My first horror movie was Evil Dead 2: Dead by Dawn. Prior to that, I’d spent fifteen years squeamish around gore and sensitive to people in pain. Horror movies in the eighties and early nineties were primarily slasher flicks, and I had no interest in seeing people get murdered, and I certainly didn’t want to see any guts. I liked my violence clean and sanitized and without any real consequence, as in superhero comics and Star Wars.

And then came the sleepover where I woke up early in the morning, and my friend was watching one of his favorite movies. I poured some coffee and joined him, catching the beginning, before the insanity started (and this was early in the movie, because the insanity starts pretty much right away), and I watched, through dismemberment and torture, and I wasn’t at all queasy like I’d expected myself to be. I was transfixed by the sheer spectacle of it. It was just around the time that the hero’s demon-possessed hand dragged himself into the kitchen to hit himself in the head with every single plate in the tri-county area that I turned to my friend and asked, “Is this supposed to be funny?” He told me that it was.

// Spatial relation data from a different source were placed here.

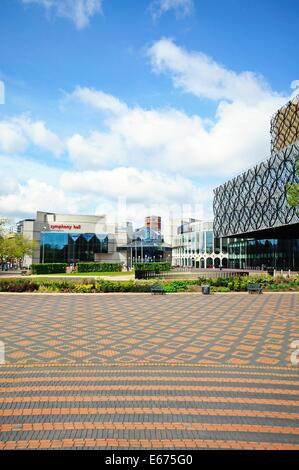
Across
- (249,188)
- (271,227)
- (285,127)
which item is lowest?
(271,227)

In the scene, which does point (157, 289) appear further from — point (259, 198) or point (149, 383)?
point (259, 198)

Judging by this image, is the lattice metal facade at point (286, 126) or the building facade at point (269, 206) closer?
the building facade at point (269, 206)

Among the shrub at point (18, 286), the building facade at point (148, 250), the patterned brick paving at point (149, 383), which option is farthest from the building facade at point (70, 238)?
the patterned brick paving at point (149, 383)

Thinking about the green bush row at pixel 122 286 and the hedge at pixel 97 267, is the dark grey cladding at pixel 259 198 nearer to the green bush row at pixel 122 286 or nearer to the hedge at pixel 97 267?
the green bush row at pixel 122 286

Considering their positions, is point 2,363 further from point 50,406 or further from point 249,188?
point 249,188

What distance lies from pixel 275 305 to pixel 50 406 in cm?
1437

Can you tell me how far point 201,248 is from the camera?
100188 mm

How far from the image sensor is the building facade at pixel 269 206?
164ft

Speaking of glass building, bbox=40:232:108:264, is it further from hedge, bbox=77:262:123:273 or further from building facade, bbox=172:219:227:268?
building facade, bbox=172:219:227:268

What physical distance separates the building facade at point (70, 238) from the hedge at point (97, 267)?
14872mm

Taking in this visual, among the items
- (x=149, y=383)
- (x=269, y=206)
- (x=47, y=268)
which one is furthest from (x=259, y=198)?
(x=149, y=383)

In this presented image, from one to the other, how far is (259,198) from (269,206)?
311 centimetres
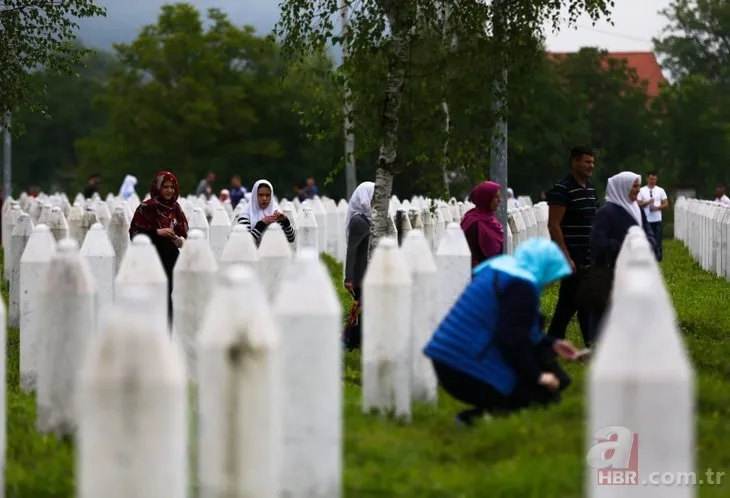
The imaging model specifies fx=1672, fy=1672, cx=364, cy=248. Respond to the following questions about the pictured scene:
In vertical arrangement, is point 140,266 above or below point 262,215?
below

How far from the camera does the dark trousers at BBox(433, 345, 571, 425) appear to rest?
8.75 meters

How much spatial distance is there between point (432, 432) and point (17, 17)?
8247 millimetres

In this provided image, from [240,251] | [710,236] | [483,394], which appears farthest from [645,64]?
[483,394]

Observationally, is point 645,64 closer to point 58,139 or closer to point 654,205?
point 58,139

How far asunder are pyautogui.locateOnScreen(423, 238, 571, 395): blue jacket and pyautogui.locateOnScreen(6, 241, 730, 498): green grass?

Evil Dead 2 is not so much a horror movie as it is a demented cartoon. Director and writer Sam Raimi throws subtlety and nuance down the garbage chute while invoking terror and tension, never giving the audience the chance to relax. Leading man Bruce Campbell has to carry a large portion of the movie by himself, and he is over the top while convincingly being horrified, terrified, grief-stricken, and angry. This movie sucks you right in and doesn’t let you go, no matter how ridiculous it gets.

In the hour and a half that I spent in my friend’s living room, I became desensitized to violence and gore on the screen, and suddenly I could watch any movie without fear. As I’ve gotten older, I’ve become less blasé about onscreen death, and now I find myself wondering after the families of the people who are getting killed in my fiction.

I guess the whole point of this post is that I just finished a rewatch of Evil Dead 2 after decades of it existing only in my memory, and I have to say, it still holds up. Groovy.